EXERCISE MATERIAL Start Marker

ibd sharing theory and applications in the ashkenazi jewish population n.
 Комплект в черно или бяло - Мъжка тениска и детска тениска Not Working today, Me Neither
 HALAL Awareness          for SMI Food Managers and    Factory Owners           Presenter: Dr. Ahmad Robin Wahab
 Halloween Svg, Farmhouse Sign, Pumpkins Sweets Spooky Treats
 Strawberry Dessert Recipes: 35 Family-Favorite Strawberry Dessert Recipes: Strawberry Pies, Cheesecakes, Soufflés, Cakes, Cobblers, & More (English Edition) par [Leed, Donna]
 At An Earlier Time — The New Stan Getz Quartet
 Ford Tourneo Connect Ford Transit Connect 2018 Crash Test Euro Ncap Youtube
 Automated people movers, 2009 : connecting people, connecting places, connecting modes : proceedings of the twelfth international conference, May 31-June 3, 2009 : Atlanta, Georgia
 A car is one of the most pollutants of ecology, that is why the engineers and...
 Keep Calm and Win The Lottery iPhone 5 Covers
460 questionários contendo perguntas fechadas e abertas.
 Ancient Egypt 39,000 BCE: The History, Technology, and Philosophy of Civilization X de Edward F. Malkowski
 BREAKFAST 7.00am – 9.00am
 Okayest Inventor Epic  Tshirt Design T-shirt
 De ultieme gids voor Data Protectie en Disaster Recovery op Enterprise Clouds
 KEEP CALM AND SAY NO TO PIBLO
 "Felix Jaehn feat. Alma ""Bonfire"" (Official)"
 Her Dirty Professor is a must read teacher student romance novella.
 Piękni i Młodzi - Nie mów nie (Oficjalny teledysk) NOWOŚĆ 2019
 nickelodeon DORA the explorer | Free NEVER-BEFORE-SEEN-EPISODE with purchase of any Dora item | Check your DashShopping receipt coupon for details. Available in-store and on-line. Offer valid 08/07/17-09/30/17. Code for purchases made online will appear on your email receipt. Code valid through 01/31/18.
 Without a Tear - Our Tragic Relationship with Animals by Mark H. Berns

EXERCISE MATERIAL End Marker

EXERCISE BRIEF: Lines from the one that contains "nickelodeon DORA the" through the final line of the entries must be duplicated exactly, and no other lines.

TASK SOLUTION:
 nickelodeon DORA the explorer | Free NEVER-BEFORE-SEEN-EPISODE with purchase of any Dora item | Check your DashShopping receipt coupon for details. Available in-store and on-line. Offer valid 08/07/17-09/30/17. Code for purchases made online will appear on your email receipt. Code valid through 01/31/18.
 Without a Tear - Our Tragic Relationship with Animals by Mark H. Berns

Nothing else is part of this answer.